In foto, le piste di Colere (foto Ansa/De Pascale)
Milano – Accanto alle mete turistiche più rinomate e di moda, dove un weekend a una famiglia può costare tranquillamente sopra i 1.500 euro e la settimana bianca non meno di 3.700, ci sono intere vallate che ormai non frequenta più nessuno, per colpa della neve che non c’è o delle strutture che ormai sono divenute obsolete. È “l’altra montagna" quella da smantellare e riconvertire a un turismo più sostenibile, come sostiene Legambiente nel suo rapporto “Neve diversa” 2025, ma anche quella che rischia l’abbandono o la speculazione, due mali di fronte ai quali è difficile scegliere quale sia il peggiore.
In Lombardia sono 33 le strutture non più funzionanti rispetto al censimento 2024. Strutture dismesse e che risentono, insieme al resto della Penisola, di una crisi climatica che anche in montagna lascia sempre più il segno, con nevicate in diminuzione e temperature in aumento, e un turismo invernale che diventa più costoso e in alcuni casi di lusso.

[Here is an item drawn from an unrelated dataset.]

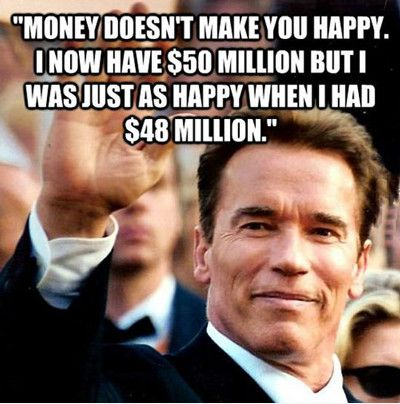 Money doesn't make you happy i now have Money Memes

Un lungo elenco in cui compare Lizzola, in provincia di Bergamo, dove lo skilift che portava gli sciatori da 1.260 a 1.340 metri di quota è fermo dagli anni ’90, la stessa cosa accade a Zambia Alta dove l’impianto lungo appena 60 metri si è definitivamente fermato nel 2019, quando ci si è resi conto che ostinarsi a sciare a 1.270 metri di quota oltre che paradossale era diventato troppo costoso. Ad Ardesio la seggiovia e i due skilift di Piazza Spiss e Valcanale sono fermi dal 1997, al Pianone di Clusone non si scia più dagli anni Sessanta, ma la seggiovia e lo ski-lift ci sono ancora, ormai ridotti a ruderi.

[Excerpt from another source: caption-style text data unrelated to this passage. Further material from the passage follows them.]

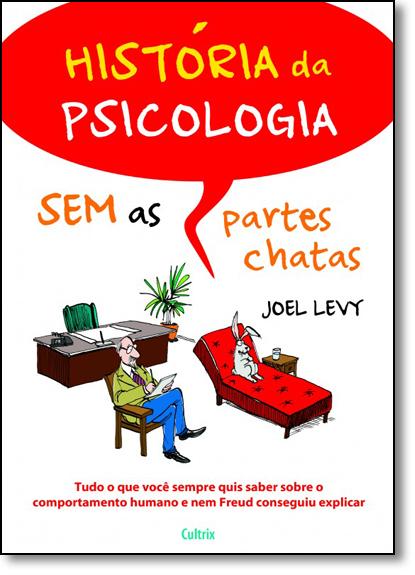 História da Psicologia Sem as Partes Chatas: Tudo o Que Você Sempre Quis Saber Sobre o Comportamento Humano e Nem Freu, livro de Joel Levy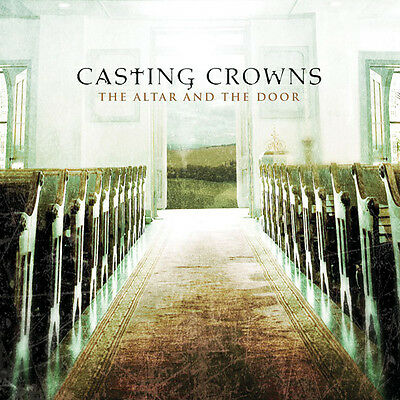 Casting Crowns - The Altar And The Door CD 2007 Beach Street | Reunion ** NEW **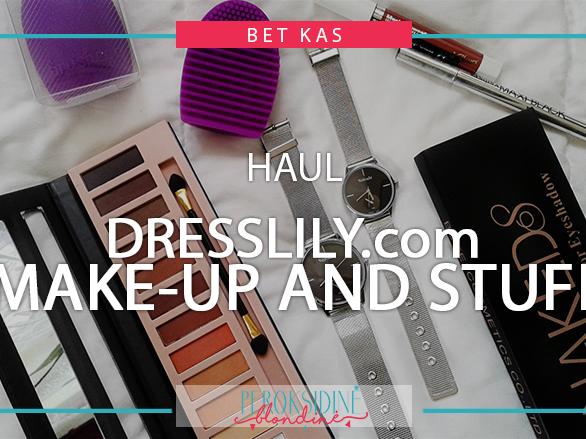 DRESSLILY HAUL: MAKEUP AND STUFF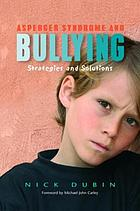 Asberger Syndrome and Bullying: strategies and solutions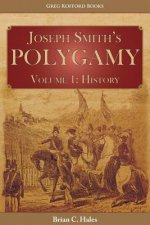 Joseph Smith's Polygamy, Volume 1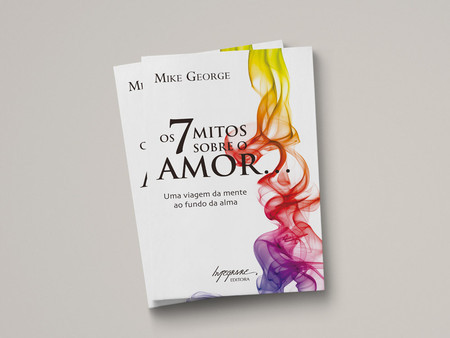 Os 7 Mitos sobre o Amor... - Mike George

Non c’è provincia che abbia qualche montagna in Lombardia dove non si conti qualche rudere, compresa Pavia che si ritrova a fare i conti con lo skilift e una manovra a Cima Colletta nel territorio di Brallo Pergola. In provincia di Como sul Monte San Primo a Bellagio non si scia dal 2013, ma è stato presentato un progetto di rilancio dell’Alpe con costruzione di parcheggi, impianti gioco per bambini, piste per e-bike, revisione della sentieristica, nuove piste e nuovi impianti da sci.

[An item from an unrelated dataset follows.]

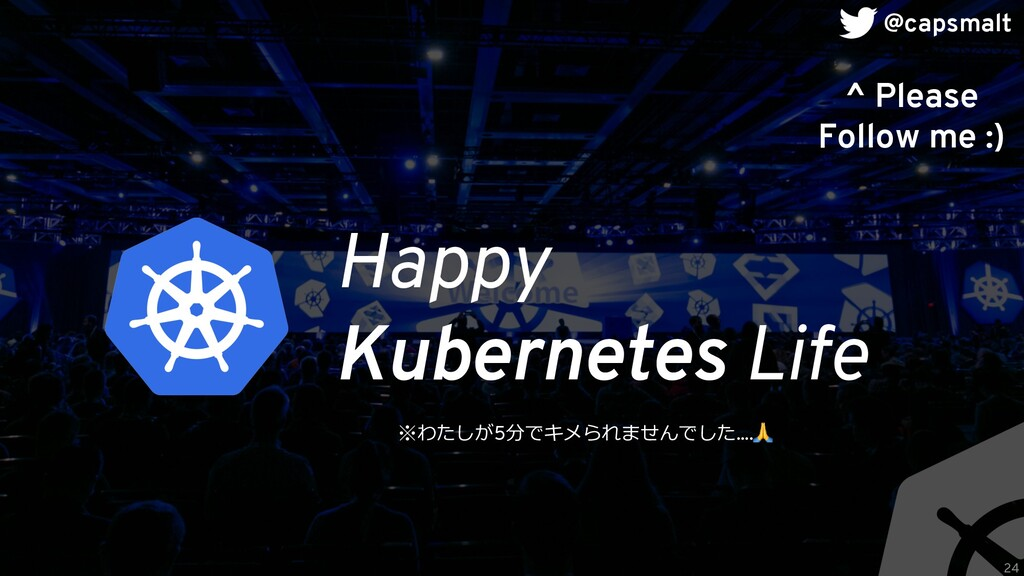Happy Kubernetes Life ^ Please Follow me :) 24 ...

La proprietà dell’Alpe è interamente della Comunità Montana locale e Ministero dell’Interno e Regione hanno messo a disposizione 5 milioni di euro per rilanciare la località, suscitando le ire di una trentina di associazioni compreso il Cai, che ritengono assurdo pensare di mettersi a sciare a 1.700 metri di quota. Del resto, come denuncia Legambiente, dove la neve non c’è la si può creare artificialmente e di conseguenza aumentano anche i bacini con innevamento artificiale: in Lombardia se ne contano 23. Aumentano anche gli ammodernamenti o le ristrutturazioni a fronte di una scarsa operatività degli impianti: il numero più alto, ben 59, si registra qui. “Il 2024 è stato l’anno più caldo – commenta Vanda Bonardo, responsabile nazionale Alpi Legambiente – e gennaio ha segnato il record come il mese più caldo. Bisogna ripensare il turismo invernale in chiave sostenibile”.